SI MOHAND OU M'HAND OU LE PÈLERINAGE
DANS LE TEMPS *
L’un des pivots de la poésie
algérienne, et que la légende continue
d’auréoler, Si Mohand Ou M’hand est cependant
méconnu des manuels scolaires et universitaires
de notre pays. La mesure fut comble lorsqu’on interdit
à Mouloud Mammeri de donner une conférence
sur « La poésie ancienne kabyle »
à Tizi Ouzou, au cœur même de la Kabylie
natale du poète. C’est ainsi que la réaction
populaire à la culture de l’oubli, qui éclata
un 20 avril 1980, fut réprimée dans le
sang. Ce qu’on appelle communément « Le
Printemps Berbère », et qu’on commémore
chaque année dans le recueillement. D’autant
à dire que la mémoire collective
berbère repose essentiellement sur la tradition
orale. Aujourd’hui, nous tenterons justement, et sereinement,
une « descente » (mais combien
sinueuse !) dans l’histoire d’un monde en proie
à un frelatage sans précédent,
à travers notre poète. En nous écartant,
du même coup, de la formule aussi barbante que
stérile : « il était né
telle date, il est mort telle autre ». Oui,
« sinueuse » à plus d’un
titre : synchronisme inouï et extrapolations
insoupçonnées qui caractérise une
époque ambiante.
Non. Pas du tout.
Un poète ne meurt jamais vraiment. Et avec lui
échappe toute une conscience collective, et enfouie,
de son peuple à la terrible patine des temps.
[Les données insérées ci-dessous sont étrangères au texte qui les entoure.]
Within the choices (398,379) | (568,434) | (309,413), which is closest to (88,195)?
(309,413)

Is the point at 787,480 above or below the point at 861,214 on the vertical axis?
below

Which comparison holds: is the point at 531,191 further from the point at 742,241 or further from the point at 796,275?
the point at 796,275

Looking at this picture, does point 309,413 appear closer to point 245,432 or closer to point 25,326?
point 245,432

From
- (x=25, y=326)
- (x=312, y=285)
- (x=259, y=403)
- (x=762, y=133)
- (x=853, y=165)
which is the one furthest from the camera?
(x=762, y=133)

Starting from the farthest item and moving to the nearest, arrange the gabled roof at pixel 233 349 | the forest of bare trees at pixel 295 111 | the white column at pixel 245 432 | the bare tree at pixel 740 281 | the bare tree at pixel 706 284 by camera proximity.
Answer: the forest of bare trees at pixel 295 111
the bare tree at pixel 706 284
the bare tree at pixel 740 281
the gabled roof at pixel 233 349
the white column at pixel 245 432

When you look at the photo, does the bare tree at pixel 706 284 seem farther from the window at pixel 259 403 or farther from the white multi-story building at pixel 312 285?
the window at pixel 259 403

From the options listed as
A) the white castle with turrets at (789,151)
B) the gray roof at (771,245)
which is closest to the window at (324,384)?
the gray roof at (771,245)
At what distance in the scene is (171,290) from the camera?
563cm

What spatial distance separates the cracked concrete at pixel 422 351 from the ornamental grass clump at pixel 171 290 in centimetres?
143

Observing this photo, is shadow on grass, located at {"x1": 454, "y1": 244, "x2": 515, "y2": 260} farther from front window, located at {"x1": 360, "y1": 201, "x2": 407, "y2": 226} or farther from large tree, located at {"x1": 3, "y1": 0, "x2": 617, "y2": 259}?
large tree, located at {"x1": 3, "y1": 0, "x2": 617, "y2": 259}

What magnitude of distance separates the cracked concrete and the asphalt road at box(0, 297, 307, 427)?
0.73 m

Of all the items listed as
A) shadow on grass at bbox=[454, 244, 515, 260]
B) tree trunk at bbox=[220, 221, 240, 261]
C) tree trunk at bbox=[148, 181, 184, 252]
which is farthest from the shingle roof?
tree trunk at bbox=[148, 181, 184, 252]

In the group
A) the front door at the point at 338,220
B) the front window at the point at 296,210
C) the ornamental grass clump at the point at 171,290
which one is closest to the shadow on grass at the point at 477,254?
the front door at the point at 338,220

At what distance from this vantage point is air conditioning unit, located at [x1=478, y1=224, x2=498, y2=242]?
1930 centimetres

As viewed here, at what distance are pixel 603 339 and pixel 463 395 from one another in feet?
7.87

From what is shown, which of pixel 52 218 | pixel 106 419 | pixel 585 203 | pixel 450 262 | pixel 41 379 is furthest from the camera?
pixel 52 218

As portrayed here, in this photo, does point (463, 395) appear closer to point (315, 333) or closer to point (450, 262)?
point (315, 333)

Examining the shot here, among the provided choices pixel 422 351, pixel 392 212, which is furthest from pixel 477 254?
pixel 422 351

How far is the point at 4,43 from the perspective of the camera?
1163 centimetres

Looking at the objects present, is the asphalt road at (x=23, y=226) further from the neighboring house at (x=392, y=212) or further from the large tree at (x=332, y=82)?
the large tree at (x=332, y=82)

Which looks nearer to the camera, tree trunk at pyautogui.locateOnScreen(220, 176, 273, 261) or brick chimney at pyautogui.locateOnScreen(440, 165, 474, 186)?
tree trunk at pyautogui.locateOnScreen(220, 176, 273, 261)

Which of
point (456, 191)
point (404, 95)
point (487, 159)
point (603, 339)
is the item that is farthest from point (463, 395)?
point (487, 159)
L’Iliade et L’Odyssée de l’immortel Homère
continueront indéfiniment à raconter la
guerre de Troie (vers 1170 av. J . -C.) et le fabuleux
Ulysse qui concocta le stratagème du cheval de
bois. Un poète, c’est aussi quelqu’un qui ne
veut rien rater de son époque. Dès lors,
il semble être né à dessein pour
guider le destin des générations, voire
de l’humanité. Justement, Si Mohand Ou M’hand,
notre barde, est de cette trempe rarissime que l’histoire
ait jamais connue. Quoique –il est vrai- nos rues (déshéritées !),
nos salles de spectacles, nos écoles, etc… n’arborent
pas son nom, il demeure indubitablement « déifié ».
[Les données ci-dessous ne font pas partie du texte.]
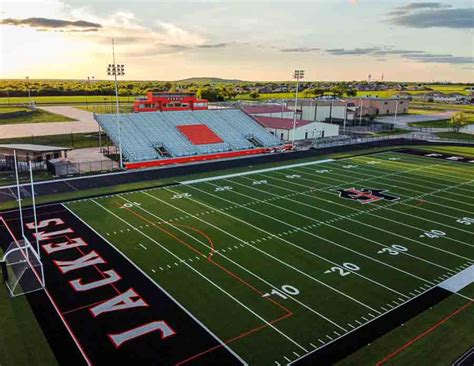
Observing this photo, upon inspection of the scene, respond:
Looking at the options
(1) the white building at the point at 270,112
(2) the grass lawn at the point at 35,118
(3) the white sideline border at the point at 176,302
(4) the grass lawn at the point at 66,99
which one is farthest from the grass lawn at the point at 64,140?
(4) the grass lawn at the point at 66,99

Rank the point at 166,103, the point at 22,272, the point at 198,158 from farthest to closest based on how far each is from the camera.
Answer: the point at 166,103, the point at 198,158, the point at 22,272

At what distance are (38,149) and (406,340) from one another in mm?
30107

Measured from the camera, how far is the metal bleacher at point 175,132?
36.9 meters

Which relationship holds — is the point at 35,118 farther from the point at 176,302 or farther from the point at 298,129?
the point at 176,302

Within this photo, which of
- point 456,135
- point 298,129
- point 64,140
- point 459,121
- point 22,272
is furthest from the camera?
point 459,121

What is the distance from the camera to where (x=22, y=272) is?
14.0m

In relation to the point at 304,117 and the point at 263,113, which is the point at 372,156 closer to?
the point at 263,113

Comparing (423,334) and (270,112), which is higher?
(270,112)

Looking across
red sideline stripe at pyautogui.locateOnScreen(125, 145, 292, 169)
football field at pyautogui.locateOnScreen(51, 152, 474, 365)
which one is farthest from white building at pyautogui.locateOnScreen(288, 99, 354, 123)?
football field at pyautogui.locateOnScreen(51, 152, 474, 365)

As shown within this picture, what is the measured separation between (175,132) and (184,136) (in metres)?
1.28

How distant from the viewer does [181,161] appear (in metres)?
36.5

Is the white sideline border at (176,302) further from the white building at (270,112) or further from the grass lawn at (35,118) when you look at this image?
the grass lawn at (35,118)

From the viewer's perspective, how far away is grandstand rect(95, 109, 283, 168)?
36.4 meters

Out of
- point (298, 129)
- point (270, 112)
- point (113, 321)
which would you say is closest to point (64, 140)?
point (298, 129)
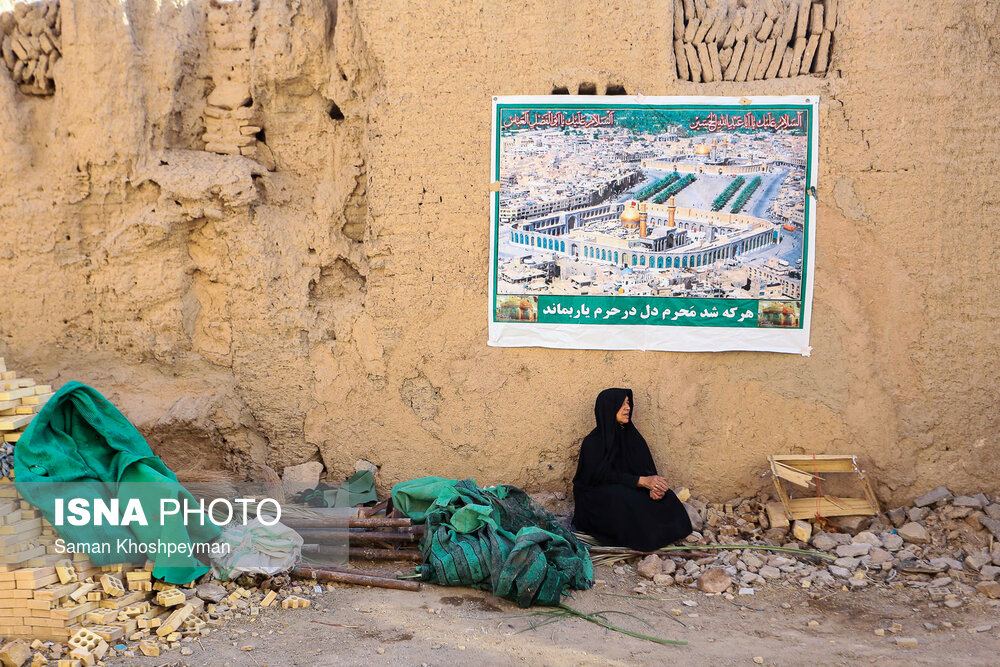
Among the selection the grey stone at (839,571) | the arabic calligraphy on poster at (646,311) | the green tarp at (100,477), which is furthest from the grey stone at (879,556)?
the green tarp at (100,477)

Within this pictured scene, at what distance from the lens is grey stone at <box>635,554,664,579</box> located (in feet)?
13.0

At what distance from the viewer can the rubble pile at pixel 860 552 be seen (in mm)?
3859

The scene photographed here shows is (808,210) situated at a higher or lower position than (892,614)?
higher

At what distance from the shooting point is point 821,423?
14.7ft

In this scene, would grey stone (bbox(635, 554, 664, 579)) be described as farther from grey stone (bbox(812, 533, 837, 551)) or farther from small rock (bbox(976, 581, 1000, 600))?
small rock (bbox(976, 581, 1000, 600))

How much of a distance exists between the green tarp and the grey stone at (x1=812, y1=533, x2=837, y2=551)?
2970 mm

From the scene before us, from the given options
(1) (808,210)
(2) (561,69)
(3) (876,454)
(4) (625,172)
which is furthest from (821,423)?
(2) (561,69)

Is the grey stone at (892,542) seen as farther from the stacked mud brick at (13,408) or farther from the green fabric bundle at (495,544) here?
the stacked mud brick at (13,408)

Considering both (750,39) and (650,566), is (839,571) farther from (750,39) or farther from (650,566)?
(750,39)

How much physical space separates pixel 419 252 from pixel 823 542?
8.69ft

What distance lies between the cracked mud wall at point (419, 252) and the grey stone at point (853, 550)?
478 mm

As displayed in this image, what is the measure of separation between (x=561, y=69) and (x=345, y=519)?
2.66m

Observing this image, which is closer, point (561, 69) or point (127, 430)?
point (127, 430)

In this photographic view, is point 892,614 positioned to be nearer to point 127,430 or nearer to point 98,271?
point 127,430
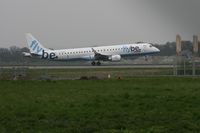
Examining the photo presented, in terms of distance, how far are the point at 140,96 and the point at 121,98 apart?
129 centimetres

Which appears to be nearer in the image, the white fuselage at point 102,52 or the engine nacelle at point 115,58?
the white fuselage at point 102,52

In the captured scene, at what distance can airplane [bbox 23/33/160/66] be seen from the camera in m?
76.3

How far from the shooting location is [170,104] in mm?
18016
Quand bien même sont ceux qui gardent comme une
relique, dans quelque recoin de leur cœur, un certain
nombre (ou fût-ce un vers) de ses poèmes.
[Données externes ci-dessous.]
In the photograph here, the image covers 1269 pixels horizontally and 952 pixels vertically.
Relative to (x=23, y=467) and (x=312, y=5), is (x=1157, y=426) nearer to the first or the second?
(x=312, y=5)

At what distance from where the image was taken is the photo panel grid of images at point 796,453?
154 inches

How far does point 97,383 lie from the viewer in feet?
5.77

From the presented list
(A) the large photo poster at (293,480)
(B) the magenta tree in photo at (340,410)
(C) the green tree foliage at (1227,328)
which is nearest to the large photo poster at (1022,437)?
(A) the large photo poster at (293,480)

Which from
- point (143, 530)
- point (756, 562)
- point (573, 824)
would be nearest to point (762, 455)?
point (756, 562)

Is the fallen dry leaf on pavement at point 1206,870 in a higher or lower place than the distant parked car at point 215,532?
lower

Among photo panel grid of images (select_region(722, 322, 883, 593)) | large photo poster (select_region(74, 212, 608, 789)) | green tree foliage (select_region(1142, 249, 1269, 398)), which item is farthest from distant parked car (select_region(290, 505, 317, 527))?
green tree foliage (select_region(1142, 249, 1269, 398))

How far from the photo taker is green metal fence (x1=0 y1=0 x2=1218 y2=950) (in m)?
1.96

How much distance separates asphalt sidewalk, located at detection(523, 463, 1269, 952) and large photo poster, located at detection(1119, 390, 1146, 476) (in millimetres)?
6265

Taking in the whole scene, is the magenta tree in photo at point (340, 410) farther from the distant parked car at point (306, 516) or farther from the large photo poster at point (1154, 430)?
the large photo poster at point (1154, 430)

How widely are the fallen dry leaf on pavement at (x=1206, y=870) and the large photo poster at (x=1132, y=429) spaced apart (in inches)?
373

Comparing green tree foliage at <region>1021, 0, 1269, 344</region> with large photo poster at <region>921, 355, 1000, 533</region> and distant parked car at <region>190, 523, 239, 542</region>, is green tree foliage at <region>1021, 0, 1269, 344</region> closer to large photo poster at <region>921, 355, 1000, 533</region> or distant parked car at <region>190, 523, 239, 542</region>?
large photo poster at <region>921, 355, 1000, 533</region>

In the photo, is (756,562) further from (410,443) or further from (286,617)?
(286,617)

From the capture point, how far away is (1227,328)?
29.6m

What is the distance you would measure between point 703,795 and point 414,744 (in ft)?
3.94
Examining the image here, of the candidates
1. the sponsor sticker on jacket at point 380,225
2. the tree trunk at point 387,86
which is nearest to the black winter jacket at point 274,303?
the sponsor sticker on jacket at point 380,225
Il n’y a pas si longtemps, quand la parole valait encore
son pesant d’or, où les vers de Si Mohand émaillaient
pratiquement toutes les discussions. Il avait toujours
raison. D’autant qu’il constituait une particularité
pour avoir chanté une poésie éclatée,
à la fois paillarde et édifiante. Que
ce soit à la rivière ou dans les champs
entre teen-agers, dans les foyers ou « anejmaâ
n taddart » (l’assemblée du village,
souvent en l’associant à son vénérable
contemporain cheikh Mohand Ou L’houcine, notamment à
travers leur célèbre sticomythie), la
poésie de Si Mohand était on ne peut plus
omniprésente. On se souvient avoir vu, il y a
une cinquantaine d’années encore, dans des cafés
maures, des vieux accroupis sur des nattes, et récitant
avec entrain, à longueur de journée, ses
poèmes. Bien plus, on se plaisait même
à raconter des anecdotes, parfois invraisemblables,
qu’il aurait vécues.
Aujourd’hui, parler de ce
« poète-monument » c’est
un peu comme effectuer un pèlerinage dans le
temps. Où l’on aura re-trouvé, à
l’entrée d’une bourgade étrangement paisible,
un bénitier. Puis, qu’une lueur apparaît
au loin, à travers un semblant de fenêtre
–et nous attire-, un espoir renaît. D’autant qu’une
mélopée à la fois surhumaine et
lénifiante s’y élevait de plus belle.
Oui, un peuple sans poètes (donc sans attache
quelconque ni mémoire) est tel ce vaisseau fourvoyé,
parce que sans gyrocompas, après avoir largué
les amarres. Quelle dégaine ! C’est vrai
aussi que cet immense pays, comme l’Algérie,
a toujours été sujet à quelque
criminel déphasage. Que celui de décrier
véhémentement la crème de ses enfants.
En ce sens, Mostefa Lacheraf, lui, est éloquent :
« Au long des siècles, la persécution
fut le lot de ces penseurs, philosophes, écrivains
et poètes anticonformistes ou porteurs de vérités
audacieuses et inédites… »(1). Ou on est du bois
dont on fait des flûtes, ou on encourt (dignement,
bien entendu) toutes les rigueurs de la proscription.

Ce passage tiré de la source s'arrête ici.